Notch and angiogenesis
During inhibition of Notch function, through compound E or YW152F, PMSG driven VEGF production in GCs is maintained to stimulate vascular growth by activation of VEGFR-2 on endothelial cells [9, 15, 16]. Disruption of endothelial Notch1 signaling through blockage of Dll4 is not sufficient to disrupt coordination of vascular growth in a significant way. In contrast, interference with Notch1 signaling on endothelial cells, as well as Notch1 and Notch3 signaling on VSMCs in compound E treated animals disrupts critical coordination between these 2 cell types, which is necessary to form mature functional vasculature required for gonadotropin-dependent follicular growth. These observations suggest that Notch1 and Notch3 coordinate VEGF driven angiogenesis in the theca layer during gonadotropin-dependent folliculogenesis.

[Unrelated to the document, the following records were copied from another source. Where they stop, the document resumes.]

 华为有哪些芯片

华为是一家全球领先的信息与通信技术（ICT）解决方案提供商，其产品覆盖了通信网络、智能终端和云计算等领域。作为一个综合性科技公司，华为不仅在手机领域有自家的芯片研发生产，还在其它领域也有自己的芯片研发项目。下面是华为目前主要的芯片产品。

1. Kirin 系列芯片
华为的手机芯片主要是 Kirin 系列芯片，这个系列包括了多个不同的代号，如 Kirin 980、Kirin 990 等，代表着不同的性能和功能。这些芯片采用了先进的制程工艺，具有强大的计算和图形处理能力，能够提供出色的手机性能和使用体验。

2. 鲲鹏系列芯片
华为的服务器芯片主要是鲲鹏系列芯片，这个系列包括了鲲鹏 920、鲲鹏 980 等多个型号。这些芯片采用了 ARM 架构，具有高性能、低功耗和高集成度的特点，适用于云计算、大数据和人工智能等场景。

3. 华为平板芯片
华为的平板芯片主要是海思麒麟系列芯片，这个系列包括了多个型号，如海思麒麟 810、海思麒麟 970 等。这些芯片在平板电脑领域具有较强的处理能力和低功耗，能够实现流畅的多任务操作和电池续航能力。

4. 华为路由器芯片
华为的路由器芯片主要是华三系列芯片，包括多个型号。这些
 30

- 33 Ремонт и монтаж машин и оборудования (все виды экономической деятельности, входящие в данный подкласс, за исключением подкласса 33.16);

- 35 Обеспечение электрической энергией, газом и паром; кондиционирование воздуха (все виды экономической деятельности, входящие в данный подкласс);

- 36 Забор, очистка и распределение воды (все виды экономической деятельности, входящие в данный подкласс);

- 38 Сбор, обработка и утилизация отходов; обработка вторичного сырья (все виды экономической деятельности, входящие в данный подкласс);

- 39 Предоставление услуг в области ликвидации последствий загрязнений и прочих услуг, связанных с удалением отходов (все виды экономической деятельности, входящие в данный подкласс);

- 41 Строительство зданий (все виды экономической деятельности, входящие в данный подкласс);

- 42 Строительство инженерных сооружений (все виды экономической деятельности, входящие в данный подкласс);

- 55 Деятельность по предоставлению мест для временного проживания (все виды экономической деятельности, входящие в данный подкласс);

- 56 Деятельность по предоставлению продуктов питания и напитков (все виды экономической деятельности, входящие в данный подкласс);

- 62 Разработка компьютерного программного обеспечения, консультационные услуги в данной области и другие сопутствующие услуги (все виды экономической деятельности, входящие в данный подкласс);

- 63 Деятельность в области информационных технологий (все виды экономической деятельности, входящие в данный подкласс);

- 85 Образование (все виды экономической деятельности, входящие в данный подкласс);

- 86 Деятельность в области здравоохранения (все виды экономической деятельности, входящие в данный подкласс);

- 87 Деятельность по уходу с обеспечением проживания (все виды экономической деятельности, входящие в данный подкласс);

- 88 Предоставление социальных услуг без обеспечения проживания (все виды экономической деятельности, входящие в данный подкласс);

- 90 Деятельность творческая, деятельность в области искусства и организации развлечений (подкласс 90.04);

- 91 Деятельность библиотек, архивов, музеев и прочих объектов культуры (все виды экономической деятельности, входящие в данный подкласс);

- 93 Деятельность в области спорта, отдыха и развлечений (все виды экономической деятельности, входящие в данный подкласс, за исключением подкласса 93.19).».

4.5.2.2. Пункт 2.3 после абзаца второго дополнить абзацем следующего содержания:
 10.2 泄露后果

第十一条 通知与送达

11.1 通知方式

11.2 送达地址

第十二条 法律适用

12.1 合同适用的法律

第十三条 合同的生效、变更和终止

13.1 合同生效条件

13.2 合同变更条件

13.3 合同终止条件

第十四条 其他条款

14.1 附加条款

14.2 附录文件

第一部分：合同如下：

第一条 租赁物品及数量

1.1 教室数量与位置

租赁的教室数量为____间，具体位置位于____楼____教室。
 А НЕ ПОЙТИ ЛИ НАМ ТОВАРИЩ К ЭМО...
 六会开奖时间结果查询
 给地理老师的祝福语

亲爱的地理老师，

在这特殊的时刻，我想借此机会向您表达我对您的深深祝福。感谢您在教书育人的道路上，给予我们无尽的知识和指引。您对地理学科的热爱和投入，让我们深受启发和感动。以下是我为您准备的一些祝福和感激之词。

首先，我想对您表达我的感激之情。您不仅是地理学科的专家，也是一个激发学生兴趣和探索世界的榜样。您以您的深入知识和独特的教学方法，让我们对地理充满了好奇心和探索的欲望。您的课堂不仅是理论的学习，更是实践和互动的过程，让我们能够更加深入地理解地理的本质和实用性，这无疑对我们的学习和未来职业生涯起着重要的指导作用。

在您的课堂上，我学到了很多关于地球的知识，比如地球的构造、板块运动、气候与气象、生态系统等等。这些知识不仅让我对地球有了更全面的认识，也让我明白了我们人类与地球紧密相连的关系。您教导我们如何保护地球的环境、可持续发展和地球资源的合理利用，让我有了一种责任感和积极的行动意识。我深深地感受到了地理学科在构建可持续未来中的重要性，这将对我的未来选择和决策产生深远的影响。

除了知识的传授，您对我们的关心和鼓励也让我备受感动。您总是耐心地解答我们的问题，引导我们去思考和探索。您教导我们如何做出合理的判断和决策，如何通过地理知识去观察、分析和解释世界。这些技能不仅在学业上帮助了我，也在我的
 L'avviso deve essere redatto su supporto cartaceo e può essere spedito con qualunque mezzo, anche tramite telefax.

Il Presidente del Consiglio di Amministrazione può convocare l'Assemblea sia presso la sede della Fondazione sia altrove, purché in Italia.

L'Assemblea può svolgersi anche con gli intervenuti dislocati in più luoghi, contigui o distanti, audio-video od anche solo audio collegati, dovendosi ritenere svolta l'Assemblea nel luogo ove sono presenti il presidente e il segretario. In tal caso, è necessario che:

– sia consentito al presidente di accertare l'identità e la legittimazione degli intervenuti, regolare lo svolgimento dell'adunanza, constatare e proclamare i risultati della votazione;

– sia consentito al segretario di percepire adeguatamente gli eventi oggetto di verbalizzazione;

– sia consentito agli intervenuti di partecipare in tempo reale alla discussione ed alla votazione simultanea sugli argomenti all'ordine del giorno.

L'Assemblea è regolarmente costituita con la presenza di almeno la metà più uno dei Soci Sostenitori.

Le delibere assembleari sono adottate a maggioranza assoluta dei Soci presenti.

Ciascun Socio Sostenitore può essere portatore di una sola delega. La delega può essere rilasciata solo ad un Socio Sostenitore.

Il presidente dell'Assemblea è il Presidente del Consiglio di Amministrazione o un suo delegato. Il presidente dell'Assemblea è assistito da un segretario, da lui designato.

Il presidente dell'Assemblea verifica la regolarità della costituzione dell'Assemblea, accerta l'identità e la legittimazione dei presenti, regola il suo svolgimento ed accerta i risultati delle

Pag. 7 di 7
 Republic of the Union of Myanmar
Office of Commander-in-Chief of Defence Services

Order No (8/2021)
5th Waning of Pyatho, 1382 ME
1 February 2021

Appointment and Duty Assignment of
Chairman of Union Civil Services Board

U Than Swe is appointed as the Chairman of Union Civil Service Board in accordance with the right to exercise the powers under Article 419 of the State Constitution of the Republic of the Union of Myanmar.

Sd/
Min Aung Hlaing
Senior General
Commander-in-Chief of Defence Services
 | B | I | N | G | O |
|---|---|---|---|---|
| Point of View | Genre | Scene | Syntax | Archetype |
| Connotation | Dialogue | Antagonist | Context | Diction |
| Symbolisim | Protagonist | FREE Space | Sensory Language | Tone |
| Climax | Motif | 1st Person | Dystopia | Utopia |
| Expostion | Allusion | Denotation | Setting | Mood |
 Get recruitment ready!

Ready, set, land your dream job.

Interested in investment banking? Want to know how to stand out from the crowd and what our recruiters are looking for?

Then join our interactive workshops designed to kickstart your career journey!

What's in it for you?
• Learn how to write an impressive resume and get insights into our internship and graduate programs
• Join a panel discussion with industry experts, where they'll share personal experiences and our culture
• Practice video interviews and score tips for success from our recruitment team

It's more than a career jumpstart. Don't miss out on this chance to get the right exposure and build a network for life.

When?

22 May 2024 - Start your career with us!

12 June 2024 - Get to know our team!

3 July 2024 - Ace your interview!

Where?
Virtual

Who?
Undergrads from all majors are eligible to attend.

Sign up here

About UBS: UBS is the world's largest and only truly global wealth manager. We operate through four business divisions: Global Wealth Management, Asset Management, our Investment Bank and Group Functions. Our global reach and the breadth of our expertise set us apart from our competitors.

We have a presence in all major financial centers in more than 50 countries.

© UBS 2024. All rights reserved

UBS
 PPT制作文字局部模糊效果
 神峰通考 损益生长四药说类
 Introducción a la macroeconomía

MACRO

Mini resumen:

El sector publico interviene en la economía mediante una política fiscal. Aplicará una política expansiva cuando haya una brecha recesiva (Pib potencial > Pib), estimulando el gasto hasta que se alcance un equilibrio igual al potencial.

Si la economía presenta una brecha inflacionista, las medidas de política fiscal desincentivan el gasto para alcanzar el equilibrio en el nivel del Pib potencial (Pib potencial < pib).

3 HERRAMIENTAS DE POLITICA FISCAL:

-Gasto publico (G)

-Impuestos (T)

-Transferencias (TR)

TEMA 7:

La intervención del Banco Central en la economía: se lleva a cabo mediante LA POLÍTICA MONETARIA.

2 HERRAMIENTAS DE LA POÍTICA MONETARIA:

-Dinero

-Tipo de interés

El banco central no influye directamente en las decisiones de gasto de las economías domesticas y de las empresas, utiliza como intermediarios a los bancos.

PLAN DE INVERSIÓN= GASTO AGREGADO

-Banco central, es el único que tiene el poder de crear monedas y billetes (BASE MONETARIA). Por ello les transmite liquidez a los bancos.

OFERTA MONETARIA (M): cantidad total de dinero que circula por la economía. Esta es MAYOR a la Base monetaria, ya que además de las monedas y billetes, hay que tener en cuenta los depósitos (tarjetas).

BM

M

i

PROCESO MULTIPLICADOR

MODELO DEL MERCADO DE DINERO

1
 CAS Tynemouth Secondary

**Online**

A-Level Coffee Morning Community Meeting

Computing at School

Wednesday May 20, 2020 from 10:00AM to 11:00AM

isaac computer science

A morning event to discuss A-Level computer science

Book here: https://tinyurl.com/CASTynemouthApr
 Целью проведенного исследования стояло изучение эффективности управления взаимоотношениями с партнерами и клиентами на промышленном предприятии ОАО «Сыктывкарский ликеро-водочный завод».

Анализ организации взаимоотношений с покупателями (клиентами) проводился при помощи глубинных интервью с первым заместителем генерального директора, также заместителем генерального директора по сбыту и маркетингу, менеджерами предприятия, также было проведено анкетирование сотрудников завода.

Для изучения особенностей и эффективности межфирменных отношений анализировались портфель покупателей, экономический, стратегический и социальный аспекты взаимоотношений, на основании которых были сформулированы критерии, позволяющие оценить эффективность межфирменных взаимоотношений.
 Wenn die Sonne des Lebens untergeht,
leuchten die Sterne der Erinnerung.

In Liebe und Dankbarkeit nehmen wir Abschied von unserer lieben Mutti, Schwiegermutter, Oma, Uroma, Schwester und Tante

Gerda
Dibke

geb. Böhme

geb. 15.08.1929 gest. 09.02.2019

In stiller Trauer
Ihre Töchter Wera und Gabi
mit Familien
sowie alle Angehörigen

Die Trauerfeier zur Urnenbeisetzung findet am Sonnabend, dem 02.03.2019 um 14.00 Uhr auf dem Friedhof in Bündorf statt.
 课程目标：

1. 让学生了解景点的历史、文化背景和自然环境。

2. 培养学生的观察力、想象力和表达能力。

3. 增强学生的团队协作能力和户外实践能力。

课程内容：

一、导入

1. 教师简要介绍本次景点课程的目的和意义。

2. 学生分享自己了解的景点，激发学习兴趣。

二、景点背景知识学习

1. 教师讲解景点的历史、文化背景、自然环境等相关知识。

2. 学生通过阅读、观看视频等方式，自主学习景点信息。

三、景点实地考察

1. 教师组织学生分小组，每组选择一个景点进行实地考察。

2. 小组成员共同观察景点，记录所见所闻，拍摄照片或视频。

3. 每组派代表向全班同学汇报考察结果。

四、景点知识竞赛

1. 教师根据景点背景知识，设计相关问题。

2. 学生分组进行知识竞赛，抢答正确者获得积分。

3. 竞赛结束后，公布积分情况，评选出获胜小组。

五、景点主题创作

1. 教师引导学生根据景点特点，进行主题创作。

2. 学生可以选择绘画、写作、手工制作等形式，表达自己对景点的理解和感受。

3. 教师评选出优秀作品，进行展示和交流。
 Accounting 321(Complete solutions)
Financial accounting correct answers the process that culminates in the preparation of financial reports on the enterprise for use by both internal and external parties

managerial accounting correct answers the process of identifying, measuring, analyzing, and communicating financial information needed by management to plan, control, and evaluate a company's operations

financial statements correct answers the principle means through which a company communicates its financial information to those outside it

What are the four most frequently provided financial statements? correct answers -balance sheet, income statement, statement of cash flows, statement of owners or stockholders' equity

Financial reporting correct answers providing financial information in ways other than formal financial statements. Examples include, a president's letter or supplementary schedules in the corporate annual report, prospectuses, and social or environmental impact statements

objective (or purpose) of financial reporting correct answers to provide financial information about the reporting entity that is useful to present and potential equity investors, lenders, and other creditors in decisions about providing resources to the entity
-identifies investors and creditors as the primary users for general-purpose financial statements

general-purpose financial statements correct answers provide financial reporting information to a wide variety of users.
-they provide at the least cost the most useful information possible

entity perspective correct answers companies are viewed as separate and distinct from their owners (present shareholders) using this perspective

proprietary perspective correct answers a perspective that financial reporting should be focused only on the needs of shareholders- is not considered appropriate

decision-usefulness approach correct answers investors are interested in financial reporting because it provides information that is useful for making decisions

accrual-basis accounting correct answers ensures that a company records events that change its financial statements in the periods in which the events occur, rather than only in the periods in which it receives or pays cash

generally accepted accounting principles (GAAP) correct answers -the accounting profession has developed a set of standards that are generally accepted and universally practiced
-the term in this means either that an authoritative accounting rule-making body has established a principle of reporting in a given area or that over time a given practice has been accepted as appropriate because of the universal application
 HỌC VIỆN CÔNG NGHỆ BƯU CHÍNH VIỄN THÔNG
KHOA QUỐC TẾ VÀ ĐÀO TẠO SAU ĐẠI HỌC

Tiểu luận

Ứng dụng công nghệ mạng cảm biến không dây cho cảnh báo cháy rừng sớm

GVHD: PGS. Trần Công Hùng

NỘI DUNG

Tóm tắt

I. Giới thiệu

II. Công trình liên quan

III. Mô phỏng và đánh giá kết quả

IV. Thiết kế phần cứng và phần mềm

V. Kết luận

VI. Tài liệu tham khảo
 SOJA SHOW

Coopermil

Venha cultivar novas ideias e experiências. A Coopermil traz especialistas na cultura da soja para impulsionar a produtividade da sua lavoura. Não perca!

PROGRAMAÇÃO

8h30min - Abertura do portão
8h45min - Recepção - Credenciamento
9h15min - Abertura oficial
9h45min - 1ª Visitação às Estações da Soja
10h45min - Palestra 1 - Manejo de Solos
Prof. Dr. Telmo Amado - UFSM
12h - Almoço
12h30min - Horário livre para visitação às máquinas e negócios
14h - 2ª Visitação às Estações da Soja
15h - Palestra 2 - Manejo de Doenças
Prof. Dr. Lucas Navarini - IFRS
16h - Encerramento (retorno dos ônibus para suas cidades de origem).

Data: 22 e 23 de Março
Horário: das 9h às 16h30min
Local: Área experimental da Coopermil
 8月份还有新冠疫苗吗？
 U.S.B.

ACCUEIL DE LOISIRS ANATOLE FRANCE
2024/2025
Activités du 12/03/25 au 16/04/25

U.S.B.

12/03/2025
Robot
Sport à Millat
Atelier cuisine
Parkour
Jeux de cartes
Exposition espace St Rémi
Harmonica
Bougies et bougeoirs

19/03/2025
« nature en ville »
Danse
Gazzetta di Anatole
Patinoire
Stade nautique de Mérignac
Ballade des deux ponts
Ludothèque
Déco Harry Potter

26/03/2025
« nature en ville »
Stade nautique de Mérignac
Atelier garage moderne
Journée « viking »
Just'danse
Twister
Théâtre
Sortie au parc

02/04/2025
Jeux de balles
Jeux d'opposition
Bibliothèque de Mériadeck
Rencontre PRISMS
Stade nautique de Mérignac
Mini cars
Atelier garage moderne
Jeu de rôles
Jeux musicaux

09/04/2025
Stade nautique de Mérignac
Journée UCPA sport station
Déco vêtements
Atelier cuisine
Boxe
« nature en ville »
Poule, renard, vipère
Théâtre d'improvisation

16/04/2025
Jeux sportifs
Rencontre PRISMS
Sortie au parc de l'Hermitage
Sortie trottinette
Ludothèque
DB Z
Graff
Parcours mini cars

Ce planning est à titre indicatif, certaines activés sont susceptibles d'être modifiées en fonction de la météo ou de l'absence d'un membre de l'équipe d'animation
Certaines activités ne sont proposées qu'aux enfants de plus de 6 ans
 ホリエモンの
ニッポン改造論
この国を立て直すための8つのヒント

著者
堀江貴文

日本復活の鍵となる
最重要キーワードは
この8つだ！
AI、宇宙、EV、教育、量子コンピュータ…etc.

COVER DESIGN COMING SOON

Effects of notch on non-angiogenic cells in the ovary
In-situ hybridization studies demonstrate that Notch2 and Notch3 are expressed on GCs . We did not detect Notch3 on GCs, but did see Notch2 expressed. Johnson et al. speculated that GCs Notch activity is necessary for proliferation and differentiation, while preventing follicular atresia due to apoptosis. In vitro models have shown that inhibition of Notch2 leads to reduction of c-Myc inhibiting granulosa proliferation. Therefore, we suggest that blockage of Notch2 through administration of compound E might have affected GCs proliferation and differentiation, which in turn could have contributed to the inhibition of follicle development. In this case, the absence of significant effects observed in YW152F treated animals would be plausible, since our immunohistochemistry stains did not demonstrate presence of Dll4 or Notch3 within the follicle and blocking this pathway may have no impact on notch signaling among granulosa cells. Thus, further experiments with specific inhibition of Notch2 and Jagged2 are needed.